I did two Androids and one iPhone past year or two. I will likely do another this year. I will pay more attention next time.
I'm wondering if, and maybe it's different in the US vs EU or something, the Android app uses your Google Account in a similar way if you consent to it? (I can see why one shouldn't but I bet folks would)
you can make a backup of your chat history to your Google account. That's explicitly presented as one of the options. I'm not actually sure how transparent that option is to the average user, but it's definitely there.
Got it, makes sense and it might be why the experience of reinstalling is different for folks
I will pay close attention on how the process goes next time. I don't want to share wrong information in the future.
...then why did you say "When I buy a new phone WA just works and I can see all the messages sent and received"?
Because I'm the "tech wizard" in my family who does this stuff for others. I just badly phrased my comment.
I think at least most of what’s app is E2EE, but I remember years ago someone pointed out that forwarded photos and videos seem to be forwarded instantly, rather than being re-uploaded. I do wonder how this could be implemented with e2ee, unless they share the key to the photo with each party it’s sent to? But then that doesn’t seem e2ee, as it would be trivial to intercept.
Signal details how they handle attachments somewhat in this blog.
full text of relevant section
The simple guess would be that WhatsApp uses a similar process, since they use the Signal protocol. Exact implementation may vary of course.
Only insomuch as your typical Signal text messages are trivial to intercept, as the content of your messages should be E2EE. In this case, that should be the attachment containing the media location and decryption key.
I'm far from an expert, so this is an educated guess based on available information. Feel free to correct if you have experience in this domain.
Thank you, that makes sense as an implementation, good link!
Do you have any reason to believe most of WhatsApp is E2EE - beyond Meta say it is - or is this an assumption?

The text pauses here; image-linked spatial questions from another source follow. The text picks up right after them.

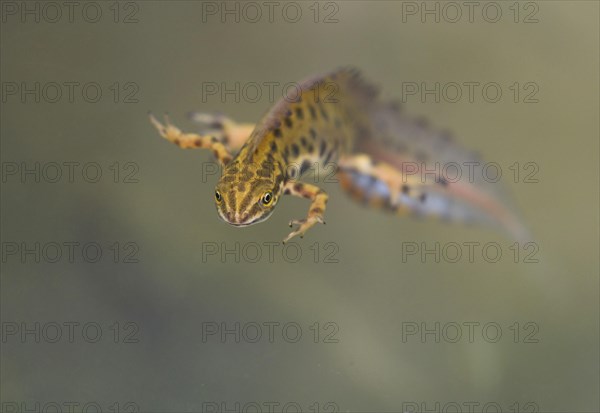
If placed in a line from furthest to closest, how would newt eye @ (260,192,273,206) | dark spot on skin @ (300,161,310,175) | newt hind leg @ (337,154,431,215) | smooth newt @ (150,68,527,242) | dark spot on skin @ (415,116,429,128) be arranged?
dark spot on skin @ (415,116,429,128) < newt hind leg @ (337,154,431,215) < dark spot on skin @ (300,161,310,175) < smooth newt @ (150,68,527,242) < newt eye @ (260,192,273,206)

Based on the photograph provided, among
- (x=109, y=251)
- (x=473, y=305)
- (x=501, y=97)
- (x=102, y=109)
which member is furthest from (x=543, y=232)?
(x=102, y=109)

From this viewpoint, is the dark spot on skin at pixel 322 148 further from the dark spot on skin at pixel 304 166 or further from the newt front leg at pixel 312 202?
the newt front leg at pixel 312 202

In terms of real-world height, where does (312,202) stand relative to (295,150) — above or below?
below

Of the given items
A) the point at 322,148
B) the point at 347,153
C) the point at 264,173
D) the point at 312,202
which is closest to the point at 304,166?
the point at 322,148

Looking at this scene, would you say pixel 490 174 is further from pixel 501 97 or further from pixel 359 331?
pixel 359 331

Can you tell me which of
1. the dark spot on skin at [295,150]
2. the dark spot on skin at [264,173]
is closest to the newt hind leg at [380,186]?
the dark spot on skin at [295,150]

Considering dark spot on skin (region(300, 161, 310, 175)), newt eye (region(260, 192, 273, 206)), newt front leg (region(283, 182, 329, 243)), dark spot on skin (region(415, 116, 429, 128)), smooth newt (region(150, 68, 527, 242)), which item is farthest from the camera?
dark spot on skin (region(415, 116, 429, 128))

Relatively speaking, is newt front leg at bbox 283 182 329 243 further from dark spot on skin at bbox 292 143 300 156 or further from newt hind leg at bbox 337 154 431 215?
newt hind leg at bbox 337 154 431 215

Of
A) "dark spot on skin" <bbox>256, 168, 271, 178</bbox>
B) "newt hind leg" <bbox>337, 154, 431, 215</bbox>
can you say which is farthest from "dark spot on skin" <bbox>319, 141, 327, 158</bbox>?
"dark spot on skin" <bbox>256, 168, 271, 178</bbox>

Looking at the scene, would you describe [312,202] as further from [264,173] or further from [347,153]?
[347,153]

Meta have been repeatedly shown to lie when it serves them; see repeated denial of correlation between social media use and a decline in teen mental health despite published evidence (if I recall correctly:) demonstrating causality, and it recently coming out that there is intentional design targetting making social media particularly addictive to teen users.
It’s one of the most used apps out there - three billion users, about a third of the entire planet - and a huge number of security researchers are actively looking at its behaviour, trying to hack it, trying to reverse engineer it, trying to interoperate with it (some even with Meta’s begrudging blessing, thanks to the EU) etc. etc.
That’s not to say it couldn’t be sending the keys in some subtle way, and I have absolutely zero trust in Meta, but after seeing enough absolutely insanely subtle vulnerabilities in much more niche software picked up and presented at Defcon, I’d say balance of probabilities is that a target this size is probably fine if we haven’t heard otherwise. I still use Signal and try to convince everyone I can to do the same, though!